Concentration Camps: Tattoos
The numbered tattoos that have today become an identifying mark of Holocaust survivors originated in Auschwitz, the largest Nazi concentration camp in Europe. There, incoming prisoners went through the infamous selektion (selection process). An SS officer would sort the prisoners into two lines: those sent to the right were immediately killed in the gas chambers, those sent to the left were put to work in the forced labor camps. After their heads were shaved and their personal possessions removed, the prisoners were officially registered.
Beginning in 1941, this registration consisted of a tattoo, which was placed on the left breast of the prisoner; later, the tattoo location was moved to the inner forearm. It was not only Jews who were marked: all prisoners other than ethnic Germans and police prisoners were tattooed. These tattoos were just one of the ways in which the Nazis dehumanized their prisoners. Despite the perception that all Holocaust prisoners were given tattoos, it was only the prisoners of Auschwitz after 1941 who were branded this way.

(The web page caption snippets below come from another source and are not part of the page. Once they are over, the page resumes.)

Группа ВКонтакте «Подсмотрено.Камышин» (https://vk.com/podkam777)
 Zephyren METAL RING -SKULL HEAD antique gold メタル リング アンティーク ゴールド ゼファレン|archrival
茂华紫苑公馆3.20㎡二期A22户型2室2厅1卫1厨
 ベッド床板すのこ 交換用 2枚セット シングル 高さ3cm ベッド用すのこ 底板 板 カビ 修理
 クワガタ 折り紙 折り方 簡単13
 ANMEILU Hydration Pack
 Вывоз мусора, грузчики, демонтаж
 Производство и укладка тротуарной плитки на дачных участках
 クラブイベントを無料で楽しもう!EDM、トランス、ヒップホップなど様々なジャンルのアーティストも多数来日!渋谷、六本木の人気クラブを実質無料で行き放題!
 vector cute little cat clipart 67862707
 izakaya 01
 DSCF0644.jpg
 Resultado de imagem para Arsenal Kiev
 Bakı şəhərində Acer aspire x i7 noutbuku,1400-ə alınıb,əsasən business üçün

In March 2014, Auschwitz metal stamps that the SS used to tattoo inmates were discovered in Poland. It is among the most significant finds in years because it was preiously thought that no original tattooing equipment survived the war.
Sources: Gutman, Israel. Encyclopedia of the Holocaust. "Auschwitz." Volume 1. NY: Simon and Schuster. 1990.
Bard, Mitchell G. The Complete Idiot's Guide to World War II. NY: MacMillan, 1998.
Matthew Day, "Auschwitz metal stamps used by Nazis for tattooing discovered in Poland," The Telegraph (March 12, 2014).